The data
───

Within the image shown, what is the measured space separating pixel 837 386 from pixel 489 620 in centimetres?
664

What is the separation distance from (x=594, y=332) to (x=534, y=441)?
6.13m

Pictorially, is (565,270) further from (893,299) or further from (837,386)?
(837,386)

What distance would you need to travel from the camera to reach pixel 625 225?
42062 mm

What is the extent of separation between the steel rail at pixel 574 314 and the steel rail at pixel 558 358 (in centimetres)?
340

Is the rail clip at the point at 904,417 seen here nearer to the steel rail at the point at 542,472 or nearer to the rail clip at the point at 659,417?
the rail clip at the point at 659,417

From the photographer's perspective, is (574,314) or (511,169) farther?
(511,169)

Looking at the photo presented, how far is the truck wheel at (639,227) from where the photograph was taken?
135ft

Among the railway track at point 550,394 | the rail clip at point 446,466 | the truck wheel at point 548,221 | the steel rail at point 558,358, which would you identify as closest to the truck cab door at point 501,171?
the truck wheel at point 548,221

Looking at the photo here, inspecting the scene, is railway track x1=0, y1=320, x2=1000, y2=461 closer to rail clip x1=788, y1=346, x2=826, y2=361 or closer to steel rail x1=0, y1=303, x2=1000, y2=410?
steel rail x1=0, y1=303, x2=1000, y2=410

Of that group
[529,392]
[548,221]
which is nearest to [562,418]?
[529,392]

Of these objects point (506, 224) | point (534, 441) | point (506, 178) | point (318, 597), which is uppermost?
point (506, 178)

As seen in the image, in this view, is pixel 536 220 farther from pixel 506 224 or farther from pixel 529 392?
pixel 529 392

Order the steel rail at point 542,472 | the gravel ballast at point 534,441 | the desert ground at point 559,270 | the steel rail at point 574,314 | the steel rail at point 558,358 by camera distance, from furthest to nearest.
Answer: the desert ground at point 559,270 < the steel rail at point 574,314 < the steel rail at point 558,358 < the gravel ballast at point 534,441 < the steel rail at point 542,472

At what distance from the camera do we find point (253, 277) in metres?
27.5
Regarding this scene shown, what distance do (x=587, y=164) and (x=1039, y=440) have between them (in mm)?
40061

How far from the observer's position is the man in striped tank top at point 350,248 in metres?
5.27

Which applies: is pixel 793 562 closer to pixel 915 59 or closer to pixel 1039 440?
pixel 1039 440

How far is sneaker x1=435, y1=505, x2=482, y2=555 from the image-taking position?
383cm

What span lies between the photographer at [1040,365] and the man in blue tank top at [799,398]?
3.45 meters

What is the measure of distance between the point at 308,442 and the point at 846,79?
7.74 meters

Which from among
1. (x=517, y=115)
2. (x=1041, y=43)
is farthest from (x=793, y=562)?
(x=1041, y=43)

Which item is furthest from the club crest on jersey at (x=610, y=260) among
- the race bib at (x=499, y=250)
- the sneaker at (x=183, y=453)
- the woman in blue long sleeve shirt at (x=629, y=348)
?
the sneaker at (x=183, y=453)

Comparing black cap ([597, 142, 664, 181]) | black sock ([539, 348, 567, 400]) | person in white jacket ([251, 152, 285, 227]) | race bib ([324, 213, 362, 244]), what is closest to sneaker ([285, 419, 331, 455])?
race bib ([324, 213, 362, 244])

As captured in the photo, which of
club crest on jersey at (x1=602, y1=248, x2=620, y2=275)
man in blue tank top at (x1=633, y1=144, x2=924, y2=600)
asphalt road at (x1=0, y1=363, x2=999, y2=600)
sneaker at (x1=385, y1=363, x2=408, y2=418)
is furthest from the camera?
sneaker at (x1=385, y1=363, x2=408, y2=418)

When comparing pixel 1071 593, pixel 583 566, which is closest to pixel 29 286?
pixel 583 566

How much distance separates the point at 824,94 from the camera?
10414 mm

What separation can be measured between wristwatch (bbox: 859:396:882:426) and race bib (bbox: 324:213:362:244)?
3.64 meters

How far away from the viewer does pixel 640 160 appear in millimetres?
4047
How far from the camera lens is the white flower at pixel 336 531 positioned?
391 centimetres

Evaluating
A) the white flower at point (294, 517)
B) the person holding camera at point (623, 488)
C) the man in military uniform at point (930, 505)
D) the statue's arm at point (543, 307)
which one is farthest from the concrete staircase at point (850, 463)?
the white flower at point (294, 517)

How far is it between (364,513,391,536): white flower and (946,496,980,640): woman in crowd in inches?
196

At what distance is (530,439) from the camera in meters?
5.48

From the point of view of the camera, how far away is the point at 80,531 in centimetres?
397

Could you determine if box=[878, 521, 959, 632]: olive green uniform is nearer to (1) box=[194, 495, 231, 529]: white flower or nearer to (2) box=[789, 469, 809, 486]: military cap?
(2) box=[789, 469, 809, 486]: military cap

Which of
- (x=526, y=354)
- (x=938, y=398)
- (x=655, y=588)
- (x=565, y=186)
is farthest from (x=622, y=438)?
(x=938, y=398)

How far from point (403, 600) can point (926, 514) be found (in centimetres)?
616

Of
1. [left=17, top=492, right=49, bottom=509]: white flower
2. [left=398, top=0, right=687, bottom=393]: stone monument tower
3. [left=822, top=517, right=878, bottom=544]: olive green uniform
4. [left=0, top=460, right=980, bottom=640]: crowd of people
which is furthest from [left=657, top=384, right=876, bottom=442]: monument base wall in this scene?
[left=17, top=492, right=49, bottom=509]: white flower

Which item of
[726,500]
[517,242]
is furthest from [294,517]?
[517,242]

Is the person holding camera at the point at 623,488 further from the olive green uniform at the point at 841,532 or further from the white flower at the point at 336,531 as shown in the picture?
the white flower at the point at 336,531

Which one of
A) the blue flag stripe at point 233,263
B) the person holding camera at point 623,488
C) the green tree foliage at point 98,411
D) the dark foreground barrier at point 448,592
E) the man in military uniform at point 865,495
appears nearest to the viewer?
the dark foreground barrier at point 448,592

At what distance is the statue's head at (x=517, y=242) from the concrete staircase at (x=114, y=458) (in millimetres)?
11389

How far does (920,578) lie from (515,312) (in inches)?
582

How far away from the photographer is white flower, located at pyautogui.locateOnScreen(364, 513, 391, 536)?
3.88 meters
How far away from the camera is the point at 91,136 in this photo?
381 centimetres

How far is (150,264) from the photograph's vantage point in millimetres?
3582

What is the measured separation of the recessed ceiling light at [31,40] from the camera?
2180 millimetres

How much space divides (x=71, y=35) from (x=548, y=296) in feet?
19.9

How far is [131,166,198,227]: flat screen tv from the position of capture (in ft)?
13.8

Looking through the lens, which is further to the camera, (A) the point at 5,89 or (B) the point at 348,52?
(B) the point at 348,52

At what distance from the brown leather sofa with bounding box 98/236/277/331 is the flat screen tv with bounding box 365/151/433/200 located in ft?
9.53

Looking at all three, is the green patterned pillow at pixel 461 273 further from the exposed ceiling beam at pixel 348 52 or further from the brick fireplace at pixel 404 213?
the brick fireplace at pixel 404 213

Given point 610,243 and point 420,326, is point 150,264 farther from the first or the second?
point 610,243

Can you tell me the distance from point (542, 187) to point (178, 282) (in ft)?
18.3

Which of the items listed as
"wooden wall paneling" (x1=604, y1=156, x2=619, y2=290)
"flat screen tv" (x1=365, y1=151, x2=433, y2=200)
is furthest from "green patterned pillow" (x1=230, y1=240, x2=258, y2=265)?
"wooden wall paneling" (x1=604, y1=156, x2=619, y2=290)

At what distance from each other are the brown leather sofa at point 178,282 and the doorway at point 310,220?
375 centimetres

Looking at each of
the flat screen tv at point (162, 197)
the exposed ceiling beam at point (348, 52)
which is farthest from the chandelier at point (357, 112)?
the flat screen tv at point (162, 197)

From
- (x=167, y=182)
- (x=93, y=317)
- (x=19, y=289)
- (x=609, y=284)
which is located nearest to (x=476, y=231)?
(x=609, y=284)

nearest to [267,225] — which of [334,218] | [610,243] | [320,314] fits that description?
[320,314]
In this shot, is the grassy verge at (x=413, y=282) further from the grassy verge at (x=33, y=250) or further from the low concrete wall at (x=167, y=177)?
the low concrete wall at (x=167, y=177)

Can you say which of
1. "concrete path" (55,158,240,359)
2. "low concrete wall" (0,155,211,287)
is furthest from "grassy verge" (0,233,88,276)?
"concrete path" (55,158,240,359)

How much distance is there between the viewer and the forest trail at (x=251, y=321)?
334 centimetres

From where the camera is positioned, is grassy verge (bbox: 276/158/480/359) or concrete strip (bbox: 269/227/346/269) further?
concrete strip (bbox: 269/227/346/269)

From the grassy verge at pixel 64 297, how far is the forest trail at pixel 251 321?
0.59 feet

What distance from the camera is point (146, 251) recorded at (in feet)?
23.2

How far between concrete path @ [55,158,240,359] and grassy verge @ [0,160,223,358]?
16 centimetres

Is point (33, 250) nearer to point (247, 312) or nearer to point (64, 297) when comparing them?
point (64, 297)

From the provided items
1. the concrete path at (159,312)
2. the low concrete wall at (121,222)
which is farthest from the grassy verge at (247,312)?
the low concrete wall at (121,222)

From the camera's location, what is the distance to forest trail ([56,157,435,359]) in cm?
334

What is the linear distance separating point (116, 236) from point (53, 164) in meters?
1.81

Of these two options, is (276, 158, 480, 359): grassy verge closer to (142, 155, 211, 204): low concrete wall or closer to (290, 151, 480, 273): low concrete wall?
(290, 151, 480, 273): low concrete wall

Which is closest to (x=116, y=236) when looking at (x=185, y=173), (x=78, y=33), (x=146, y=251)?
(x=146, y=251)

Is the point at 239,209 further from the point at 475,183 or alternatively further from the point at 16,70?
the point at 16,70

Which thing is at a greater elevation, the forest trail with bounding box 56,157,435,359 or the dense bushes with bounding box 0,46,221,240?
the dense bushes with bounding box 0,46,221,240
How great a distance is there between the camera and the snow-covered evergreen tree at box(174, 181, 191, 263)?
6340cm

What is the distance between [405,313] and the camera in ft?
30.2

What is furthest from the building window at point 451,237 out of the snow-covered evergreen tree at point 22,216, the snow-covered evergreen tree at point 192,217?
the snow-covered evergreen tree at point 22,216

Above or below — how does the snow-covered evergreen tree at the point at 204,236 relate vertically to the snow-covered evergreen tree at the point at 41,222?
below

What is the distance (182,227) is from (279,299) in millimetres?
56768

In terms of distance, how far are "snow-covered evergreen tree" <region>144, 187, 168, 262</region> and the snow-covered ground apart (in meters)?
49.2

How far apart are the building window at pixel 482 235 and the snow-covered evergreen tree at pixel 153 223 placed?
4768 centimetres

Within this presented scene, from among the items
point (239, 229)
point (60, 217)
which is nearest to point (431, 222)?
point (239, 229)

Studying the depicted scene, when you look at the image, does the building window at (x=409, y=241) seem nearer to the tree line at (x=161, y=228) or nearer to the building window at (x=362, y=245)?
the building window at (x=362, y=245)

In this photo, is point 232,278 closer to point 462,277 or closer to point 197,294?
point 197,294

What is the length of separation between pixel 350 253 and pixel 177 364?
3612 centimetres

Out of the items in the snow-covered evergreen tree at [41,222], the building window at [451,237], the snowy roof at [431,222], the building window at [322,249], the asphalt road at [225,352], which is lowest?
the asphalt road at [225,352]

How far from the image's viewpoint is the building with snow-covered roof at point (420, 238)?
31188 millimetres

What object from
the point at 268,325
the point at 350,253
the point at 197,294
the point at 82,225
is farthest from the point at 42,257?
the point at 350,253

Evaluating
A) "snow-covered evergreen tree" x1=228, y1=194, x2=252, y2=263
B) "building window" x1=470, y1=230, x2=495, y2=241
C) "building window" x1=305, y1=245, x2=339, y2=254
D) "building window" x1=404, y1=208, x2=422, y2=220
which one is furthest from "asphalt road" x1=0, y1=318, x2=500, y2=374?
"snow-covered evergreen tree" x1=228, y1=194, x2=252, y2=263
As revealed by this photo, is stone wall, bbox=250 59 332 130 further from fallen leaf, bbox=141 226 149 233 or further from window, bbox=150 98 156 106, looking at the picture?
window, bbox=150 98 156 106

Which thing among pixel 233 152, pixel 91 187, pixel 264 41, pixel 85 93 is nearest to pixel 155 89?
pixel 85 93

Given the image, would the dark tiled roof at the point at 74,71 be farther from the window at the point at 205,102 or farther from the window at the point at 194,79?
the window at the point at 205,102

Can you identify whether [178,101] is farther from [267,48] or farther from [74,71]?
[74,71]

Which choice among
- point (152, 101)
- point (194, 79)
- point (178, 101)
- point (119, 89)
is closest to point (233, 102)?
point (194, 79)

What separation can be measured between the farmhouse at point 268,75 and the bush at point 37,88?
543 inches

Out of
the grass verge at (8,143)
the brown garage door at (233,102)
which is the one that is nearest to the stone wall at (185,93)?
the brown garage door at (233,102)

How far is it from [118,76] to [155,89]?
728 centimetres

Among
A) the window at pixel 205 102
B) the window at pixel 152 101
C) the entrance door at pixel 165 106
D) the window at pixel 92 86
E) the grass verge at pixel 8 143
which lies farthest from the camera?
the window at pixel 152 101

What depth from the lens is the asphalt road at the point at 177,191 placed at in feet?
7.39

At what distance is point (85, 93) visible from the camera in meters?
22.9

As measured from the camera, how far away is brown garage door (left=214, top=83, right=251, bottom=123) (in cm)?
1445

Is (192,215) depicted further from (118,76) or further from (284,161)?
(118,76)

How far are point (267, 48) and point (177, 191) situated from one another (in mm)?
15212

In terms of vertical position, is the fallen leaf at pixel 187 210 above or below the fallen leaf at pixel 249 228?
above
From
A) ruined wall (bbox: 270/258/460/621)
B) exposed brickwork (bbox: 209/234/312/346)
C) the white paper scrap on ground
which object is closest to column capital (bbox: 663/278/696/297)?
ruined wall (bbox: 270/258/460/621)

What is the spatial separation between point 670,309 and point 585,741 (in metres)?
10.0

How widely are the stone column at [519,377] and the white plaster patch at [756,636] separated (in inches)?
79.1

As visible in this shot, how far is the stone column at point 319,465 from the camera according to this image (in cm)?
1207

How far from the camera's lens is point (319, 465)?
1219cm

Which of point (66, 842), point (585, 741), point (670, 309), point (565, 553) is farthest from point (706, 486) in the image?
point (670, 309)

───

What the task requires
Take the lines from the one containing "What depth from" to the last line of the material above and write them out exactly.

Solution for this problem
What depth from the lens is the asphalt road at the point at 177,191 placed at in feet?
7.39

At what distance is point (85, 93) visible from the camera in meters?
22.9

As measured from the camera, how far away is brown garage door (left=214, top=83, right=251, bottom=123) (in cm)?
1445

Is (192,215) depicted further from (118,76) or further from (284,161)?
(118,76)

How far are point (267, 48) and point (177, 191) situated from one another (in mm)?
15212

In terms of vertical position, is the fallen leaf at pixel 187 210 above or below the fallen leaf at pixel 249 228?
above
From
A) ruined wall (bbox: 270/258/460/621)
B) exposed brickwork (bbox: 209/234/312/346)
C) the white paper scrap on ground
which object is closest to column capital (bbox: 663/278/696/297)?
ruined wall (bbox: 270/258/460/621)

What is the spatial separation between point 670,309 and point 585,741 (in metres)?
10.0

How widely are the stone column at [519,377] and the white plaster patch at [756,636] separated (in inches)?
79.1

As visible in this shot, how far is the stone column at point 319,465 from the camera according to this image (in cm)?
1207

How far from the camera's lens is point (319, 465)?
1219cm

Which of point (66, 842), point (585, 741), point (670, 309), point (565, 553) is farthest from point (706, 486) in the image?
point (670, 309)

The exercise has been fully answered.